Il a été beaucoup question de cette société religieuse depuis 2012 dans les milieux traditionnels, d’une part à cause du rapprochement de cette société des positions traditionnelles, et d’autre part à cause des ennuis qu’ils ont essuyés, semble-t-il du fait de ce rapprochement. Cet article s’efforcera de présenter cette branche franciscaine et de tirer au clair, autant qu’il est possible, l’origine de leurs récents déboires. Nous n’affirmerons rien qui n’ait été régulièrement vérifié à la source ou du moins soigneusement étayé auprès des meilleurs témoins.
La fondation : quelques dates
2 juillet 1970 – Fondation de la première maison des franciscains de l’Immaculée à Frigento, près d’Avellino, maison-mère de la congrégation.

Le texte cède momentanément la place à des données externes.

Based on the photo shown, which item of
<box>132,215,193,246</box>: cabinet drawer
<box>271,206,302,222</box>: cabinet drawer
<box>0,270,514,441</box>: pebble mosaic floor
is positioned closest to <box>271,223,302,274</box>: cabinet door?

Le père Stefano Maria Manelli, franciscain conventuel, désirant revenir aux sources franciscaines et s’attacher à l’orientation mariale du père Kolbe, demanda et obtint (24 décembre 1969) l’autorisation de fonder une nouvelle branche. Il débuta avec le père Gabriele Maria Pellettieri, considéré comme cofondateur.
Juridiquement, la nouvelle fondation est une branche de mineurs conventuels, avec pour spécificité une vie plus pénitente, la rapprochant des capucins ; de plus, étaient institutionnalisés certains aspects de la spiritualité mariale du père Kolbe. Le père Manelli composa une Pratique mariale de vie franciscaine qui deviendra, avec la règle de saint François, le texte fondamental de la législation de l’institut. Les vocations affluant, la maison de Frigento fut érigée en noviciat (1971) et en scolasticat (1976), devenant de fait indépendante de la province à laquelle elle appartenait.
1er novembre 1982 – Sollicité par des jeunes filles, le père Manelli constitua aussi à cette date un groupe de religieuses. La première fondation, aux Philippines, fut reconnue par l’archevêque de Manille.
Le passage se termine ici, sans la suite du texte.